__WHAT IS NEEDED__. All lines from the one with "What is the distance from the open" to the end need to be copied exactly, with nothing before them.

Some records
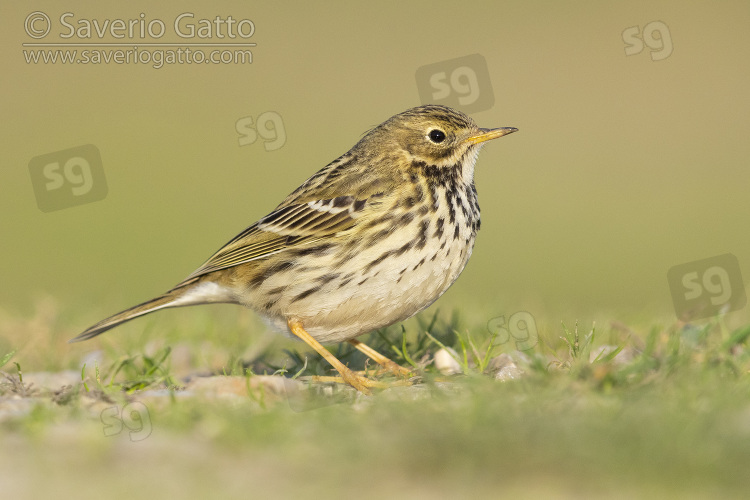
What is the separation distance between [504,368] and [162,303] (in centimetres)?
278

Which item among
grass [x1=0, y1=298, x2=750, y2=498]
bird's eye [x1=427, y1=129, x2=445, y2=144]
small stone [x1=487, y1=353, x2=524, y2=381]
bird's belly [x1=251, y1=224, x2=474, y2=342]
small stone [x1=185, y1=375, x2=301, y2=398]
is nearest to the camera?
grass [x1=0, y1=298, x2=750, y2=498]

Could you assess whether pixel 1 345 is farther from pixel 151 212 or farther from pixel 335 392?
pixel 151 212

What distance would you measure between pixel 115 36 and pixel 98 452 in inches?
744

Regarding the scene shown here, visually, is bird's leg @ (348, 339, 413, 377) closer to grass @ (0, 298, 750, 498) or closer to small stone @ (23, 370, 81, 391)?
grass @ (0, 298, 750, 498)

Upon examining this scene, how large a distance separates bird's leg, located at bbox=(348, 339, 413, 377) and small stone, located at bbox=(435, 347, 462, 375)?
0.79ft

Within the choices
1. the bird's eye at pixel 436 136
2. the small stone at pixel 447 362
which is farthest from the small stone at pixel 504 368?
the bird's eye at pixel 436 136

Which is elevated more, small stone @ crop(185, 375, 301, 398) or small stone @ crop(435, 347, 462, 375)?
small stone @ crop(185, 375, 301, 398)

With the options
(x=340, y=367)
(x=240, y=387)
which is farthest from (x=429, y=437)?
(x=340, y=367)

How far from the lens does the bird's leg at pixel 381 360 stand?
7.04 m

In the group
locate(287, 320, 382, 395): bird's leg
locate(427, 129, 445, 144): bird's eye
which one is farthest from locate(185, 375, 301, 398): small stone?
locate(427, 129, 445, 144): bird's eye

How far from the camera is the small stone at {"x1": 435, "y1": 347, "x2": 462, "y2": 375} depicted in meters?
6.81

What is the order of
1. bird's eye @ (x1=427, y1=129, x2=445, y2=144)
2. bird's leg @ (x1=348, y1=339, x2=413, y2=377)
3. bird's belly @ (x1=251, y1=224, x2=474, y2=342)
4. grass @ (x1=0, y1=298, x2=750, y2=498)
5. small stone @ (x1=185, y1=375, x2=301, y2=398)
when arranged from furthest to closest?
bird's eye @ (x1=427, y1=129, x2=445, y2=144) → bird's leg @ (x1=348, y1=339, x2=413, y2=377) → bird's belly @ (x1=251, y1=224, x2=474, y2=342) → small stone @ (x1=185, y1=375, x2=301, y2=398) → grass @ (x1=0, y1=298, x2=750, y2=498)

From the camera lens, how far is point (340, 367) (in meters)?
6.65

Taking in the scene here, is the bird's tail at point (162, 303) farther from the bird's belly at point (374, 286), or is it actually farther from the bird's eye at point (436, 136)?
the bird's eye at point (436, 136)
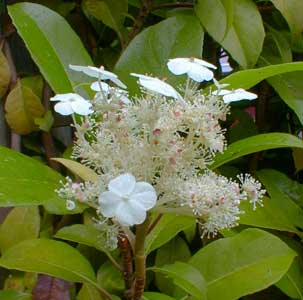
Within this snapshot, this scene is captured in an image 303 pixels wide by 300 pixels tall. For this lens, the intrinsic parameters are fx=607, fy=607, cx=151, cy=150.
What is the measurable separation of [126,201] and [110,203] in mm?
13

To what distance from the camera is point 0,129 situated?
1.02 metres

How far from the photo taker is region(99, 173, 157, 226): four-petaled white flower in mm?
487

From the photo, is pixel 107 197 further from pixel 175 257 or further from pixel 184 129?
pixel 175 257

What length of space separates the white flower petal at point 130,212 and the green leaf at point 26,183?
152 mm

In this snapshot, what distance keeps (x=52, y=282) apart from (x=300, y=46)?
2.09 feet

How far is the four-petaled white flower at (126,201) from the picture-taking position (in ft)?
1.60

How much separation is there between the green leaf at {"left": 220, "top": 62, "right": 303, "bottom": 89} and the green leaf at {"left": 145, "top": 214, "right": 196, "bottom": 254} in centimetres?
18

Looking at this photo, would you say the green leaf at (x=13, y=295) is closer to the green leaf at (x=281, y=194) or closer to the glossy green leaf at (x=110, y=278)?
the glossy green leaf at (x=110, y=278)

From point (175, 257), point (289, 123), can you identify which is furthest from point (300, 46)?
point (175, 257)

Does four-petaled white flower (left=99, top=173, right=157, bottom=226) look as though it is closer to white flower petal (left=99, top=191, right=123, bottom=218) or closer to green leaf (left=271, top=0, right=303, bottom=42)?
white flower petal (left=99, top=191, right=123, bottom=218)

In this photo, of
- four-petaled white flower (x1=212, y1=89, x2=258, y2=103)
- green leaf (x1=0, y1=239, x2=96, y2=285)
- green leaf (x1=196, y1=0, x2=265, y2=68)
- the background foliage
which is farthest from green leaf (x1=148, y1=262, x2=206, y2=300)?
green leaf (x1=196, y1=0, x2=265, y2=68)

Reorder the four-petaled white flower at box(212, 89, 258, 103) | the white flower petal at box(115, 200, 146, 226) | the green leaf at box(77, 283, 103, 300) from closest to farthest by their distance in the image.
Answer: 1. the white flower petal at box(115, 200, 146, 226)
2. the four-petaled white flower at box(212, 89, 258, 103)
3. the green leaf at box(77, 283, 103, 300)

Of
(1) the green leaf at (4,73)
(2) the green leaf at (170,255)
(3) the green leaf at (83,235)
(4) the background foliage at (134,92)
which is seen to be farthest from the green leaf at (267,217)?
(1) the green leaf at (4,73)

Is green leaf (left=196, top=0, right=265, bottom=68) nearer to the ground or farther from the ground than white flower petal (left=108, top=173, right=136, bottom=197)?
nearer to the ground
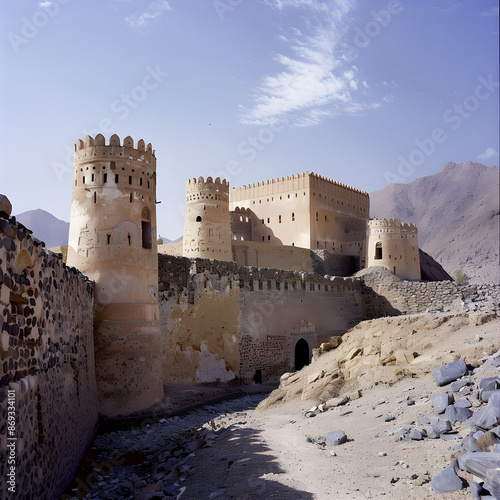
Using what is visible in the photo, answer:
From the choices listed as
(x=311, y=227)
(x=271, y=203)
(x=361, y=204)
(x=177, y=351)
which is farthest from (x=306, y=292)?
(x=361, y=204)

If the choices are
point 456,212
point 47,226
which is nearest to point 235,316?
point 47,226

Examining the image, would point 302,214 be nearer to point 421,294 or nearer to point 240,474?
point 421,294

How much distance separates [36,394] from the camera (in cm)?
620

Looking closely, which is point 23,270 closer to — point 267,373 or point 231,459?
Result: point 231,459

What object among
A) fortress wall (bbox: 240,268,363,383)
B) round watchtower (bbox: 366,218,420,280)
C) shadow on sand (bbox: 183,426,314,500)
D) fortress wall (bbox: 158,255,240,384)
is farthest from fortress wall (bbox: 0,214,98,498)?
round watchtower (bbox: 366,218,420,280)

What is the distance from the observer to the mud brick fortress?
5.95 m

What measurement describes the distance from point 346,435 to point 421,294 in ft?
53.1

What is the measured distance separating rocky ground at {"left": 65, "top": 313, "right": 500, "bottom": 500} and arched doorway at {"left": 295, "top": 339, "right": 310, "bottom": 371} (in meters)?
6.88

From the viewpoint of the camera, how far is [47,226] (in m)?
75.2

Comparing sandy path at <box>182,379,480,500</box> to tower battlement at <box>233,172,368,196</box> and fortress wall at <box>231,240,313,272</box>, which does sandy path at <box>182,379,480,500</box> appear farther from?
tower battlement at <box>233,172,368,196</box>

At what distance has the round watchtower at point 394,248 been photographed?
26156mm

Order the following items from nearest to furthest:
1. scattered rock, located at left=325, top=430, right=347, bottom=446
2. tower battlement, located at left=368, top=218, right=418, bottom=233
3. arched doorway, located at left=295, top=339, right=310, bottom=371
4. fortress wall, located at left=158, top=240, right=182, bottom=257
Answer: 1. scattered rock, located at left=325, top=430, right=347, bottom=446
2. arched doorway, located at left=295, top=339, right=310, bottom=371
3. fortress wall, located at left=158, top=240, right=182, bottom=257
4. tower battlement, located at left=368, top=218, right=418, bottom=233

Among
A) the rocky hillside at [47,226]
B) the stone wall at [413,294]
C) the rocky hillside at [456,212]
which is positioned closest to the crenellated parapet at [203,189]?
the stone wall at [413,294]

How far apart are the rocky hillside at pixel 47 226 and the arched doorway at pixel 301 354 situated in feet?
185
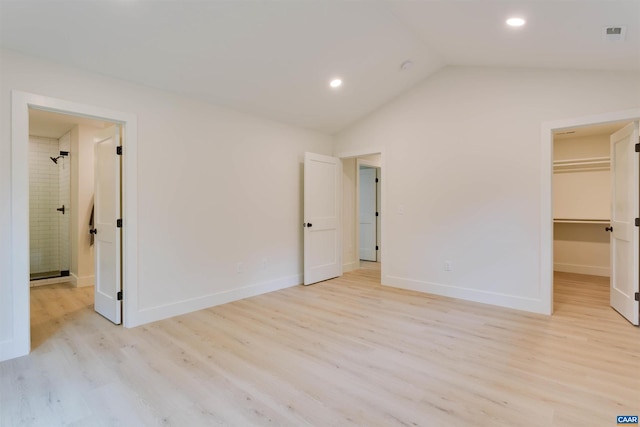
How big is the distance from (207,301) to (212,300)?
0.21ft

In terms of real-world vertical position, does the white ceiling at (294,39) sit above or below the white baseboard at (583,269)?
above

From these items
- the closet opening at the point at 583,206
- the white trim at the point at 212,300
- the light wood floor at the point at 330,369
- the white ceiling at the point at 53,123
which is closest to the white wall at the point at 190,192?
the white trim at the point at 212,300

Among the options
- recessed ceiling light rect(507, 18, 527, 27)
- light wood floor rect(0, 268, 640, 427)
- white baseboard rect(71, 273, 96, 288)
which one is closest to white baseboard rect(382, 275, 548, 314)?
light wood floor rect(0, 268, 640, 427)

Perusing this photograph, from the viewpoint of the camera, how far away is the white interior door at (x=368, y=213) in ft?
23.1

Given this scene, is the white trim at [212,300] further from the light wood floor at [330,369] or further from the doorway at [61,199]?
the doorway at [61,199]

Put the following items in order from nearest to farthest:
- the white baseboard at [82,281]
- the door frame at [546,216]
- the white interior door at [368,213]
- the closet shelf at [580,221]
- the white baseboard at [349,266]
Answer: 1. the door frame at [546,216]
2. the white baseboard at [82,281]
3. the closet shelf at [580,221]
4. the white baseboard at [349,266]
5. the white interior door at [368,213]

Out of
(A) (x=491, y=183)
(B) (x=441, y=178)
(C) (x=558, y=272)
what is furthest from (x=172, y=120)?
(C) (x=558, y=272)

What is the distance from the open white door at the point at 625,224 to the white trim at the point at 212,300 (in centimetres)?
390

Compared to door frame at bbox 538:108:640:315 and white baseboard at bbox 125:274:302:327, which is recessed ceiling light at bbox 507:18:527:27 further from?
white baseboard at bbox 125:274:302:327

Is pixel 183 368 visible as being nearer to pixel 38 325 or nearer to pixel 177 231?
pixel 177 231

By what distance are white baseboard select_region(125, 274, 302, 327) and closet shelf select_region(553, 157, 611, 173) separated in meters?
4.96

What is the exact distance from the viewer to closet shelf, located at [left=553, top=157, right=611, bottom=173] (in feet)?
17.0

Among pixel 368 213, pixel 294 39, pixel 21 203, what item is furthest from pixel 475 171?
pixel 21 203

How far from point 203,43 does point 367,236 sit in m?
5.19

__TASK OUTPUT__.
What is the distance from the open white door at the point at 625,224 to the white trim at the point at 212,300 (in centimetres)?
390

Compared to door frame at bbox 538:108:640:315 and white baseboard at bbox 125:274:302:327, which is recessed ceiling light at bbox 507:18:527:27 further from?
white baseboard at bbox 125:274:302:327

Is pixel 183 368 visible as being nearer to pixel 38 325 or nearer to pixel 177 231?
pixel 177 231

By what distance are white baseboard select_region(125, 274, 302, 327) and closet shelf select_region(553, 157, 611, 173) separated in meters?
4.96

What is the exact distance from the viewer to closet shelf, located at [left=553, top=157, right=611, bottom=173] (in feet)?
17.0

Among pixel 368 213, pixel 294 39, pixel 21 203, what item is furthest from pixel 475 171?
pixel 21 203

How far from point 203,43 does point 367,236 sit in m?
5.19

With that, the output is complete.